After a modernization, the sugar factory also began to refine cane sugar in 1957. It therefore changed its name to 'Eerste Nederlandsche Coöperatieve Beetwortelsuikerfabriek en Raffinaderij GA'. Though its location on the Scheldt was ideal, this activity ended after only a few years.

== Part of a larger company ==
In 1966 the four sugar cooperatives: ENCBS (Sas van Gent), VCS (Dinteloord), Friesch-Groningse (Groningen and Puttershoek) began to work under a new top cooperative: Suiker Unie (now owned by Royal Cosun). In 1970 the about 10,000 farmers became direct participants in Suiker Unie, and the separate cooperatives were disbanded.

As a part of Suiker Unie, the sugar factory in Sas van Gent increased its capacity to 260,000 tonnes after big investments in buildings and machinery.

== The end ==
In the 1980s both Suiker Unie and its competitor Centrale Suikermaatschappij (CSM) felt the need for concentration of production facilities in order to lower cost of new investments. At the same time lower transport cost meant that it was no longer required to be located close to the beet farmers.

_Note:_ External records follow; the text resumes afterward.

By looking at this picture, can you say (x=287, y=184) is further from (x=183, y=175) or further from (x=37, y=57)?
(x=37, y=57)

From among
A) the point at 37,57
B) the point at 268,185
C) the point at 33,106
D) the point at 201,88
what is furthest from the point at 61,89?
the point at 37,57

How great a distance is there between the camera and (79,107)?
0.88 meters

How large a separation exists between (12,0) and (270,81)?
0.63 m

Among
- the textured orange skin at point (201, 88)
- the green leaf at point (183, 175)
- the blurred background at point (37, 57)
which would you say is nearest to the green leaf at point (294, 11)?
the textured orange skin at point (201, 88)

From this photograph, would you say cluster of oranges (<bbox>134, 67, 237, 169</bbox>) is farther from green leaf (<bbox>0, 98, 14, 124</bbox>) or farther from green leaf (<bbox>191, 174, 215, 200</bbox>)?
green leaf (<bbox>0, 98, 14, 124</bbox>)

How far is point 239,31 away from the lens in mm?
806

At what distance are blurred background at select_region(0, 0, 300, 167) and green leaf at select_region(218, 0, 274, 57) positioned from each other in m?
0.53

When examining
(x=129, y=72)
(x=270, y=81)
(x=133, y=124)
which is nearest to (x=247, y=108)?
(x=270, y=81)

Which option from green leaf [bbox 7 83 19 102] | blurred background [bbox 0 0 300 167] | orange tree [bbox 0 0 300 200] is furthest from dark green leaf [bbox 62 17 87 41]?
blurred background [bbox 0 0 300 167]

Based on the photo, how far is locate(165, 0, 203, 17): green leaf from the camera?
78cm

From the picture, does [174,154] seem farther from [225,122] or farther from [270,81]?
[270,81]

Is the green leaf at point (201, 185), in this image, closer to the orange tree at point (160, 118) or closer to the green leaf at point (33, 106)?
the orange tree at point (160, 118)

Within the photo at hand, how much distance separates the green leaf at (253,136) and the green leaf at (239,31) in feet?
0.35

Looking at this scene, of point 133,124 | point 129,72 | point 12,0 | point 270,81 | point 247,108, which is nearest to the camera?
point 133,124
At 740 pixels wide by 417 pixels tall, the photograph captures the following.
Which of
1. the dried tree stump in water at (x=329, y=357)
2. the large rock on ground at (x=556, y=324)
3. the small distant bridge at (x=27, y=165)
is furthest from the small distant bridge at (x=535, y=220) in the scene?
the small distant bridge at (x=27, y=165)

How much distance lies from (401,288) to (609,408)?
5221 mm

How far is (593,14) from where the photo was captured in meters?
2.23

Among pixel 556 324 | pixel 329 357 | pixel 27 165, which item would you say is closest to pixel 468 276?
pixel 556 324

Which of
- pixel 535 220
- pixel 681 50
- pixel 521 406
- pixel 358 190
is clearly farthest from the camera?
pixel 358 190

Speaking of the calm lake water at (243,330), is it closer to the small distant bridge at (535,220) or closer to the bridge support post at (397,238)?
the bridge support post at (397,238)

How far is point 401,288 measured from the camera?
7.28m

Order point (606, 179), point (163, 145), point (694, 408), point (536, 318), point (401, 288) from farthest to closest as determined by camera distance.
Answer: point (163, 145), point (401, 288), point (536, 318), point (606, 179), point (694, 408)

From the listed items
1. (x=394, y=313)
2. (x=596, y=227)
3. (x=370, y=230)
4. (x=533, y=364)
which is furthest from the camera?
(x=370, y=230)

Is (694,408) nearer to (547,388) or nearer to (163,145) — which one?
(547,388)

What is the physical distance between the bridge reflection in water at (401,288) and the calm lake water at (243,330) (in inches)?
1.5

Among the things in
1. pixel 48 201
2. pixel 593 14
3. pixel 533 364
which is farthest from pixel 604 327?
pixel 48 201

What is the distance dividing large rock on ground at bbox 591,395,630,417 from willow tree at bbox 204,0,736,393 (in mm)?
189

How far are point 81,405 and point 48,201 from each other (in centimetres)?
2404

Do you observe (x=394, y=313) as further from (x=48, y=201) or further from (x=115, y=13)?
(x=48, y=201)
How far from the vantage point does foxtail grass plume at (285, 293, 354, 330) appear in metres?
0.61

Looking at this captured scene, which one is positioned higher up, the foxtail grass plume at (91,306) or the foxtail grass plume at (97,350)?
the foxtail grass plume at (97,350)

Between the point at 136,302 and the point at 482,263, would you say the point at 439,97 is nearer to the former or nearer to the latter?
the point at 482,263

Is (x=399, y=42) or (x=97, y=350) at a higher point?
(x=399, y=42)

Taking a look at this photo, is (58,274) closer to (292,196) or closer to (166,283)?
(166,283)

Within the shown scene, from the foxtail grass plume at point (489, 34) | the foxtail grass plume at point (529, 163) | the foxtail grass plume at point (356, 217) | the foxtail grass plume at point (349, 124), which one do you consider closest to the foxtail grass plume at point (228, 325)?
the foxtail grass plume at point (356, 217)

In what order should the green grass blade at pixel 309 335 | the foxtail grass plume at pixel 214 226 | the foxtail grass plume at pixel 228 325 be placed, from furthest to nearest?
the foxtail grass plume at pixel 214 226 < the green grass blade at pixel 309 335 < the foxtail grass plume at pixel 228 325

In 1986 CSM decided to close her sugar factory in Sas van Gent. In 1987, Suiker Unie closed her factory in Zevenbergen. In 1989 it became clear that Suiker Unie's Eerste Nederlandsche Coöperatieve Beetwortelsuikerfabriek in Sas van Gent would be next. That year's campaign closed with a record production of 285,000 tonnes. Since then, sugar beet from Zeeland are processed in the west of North Brabant.

== Industry Museum Zeeland ==
A big sugar silo and the factories warehouses are still standing. Since 2015 are used by the Zeeland Industry Museum.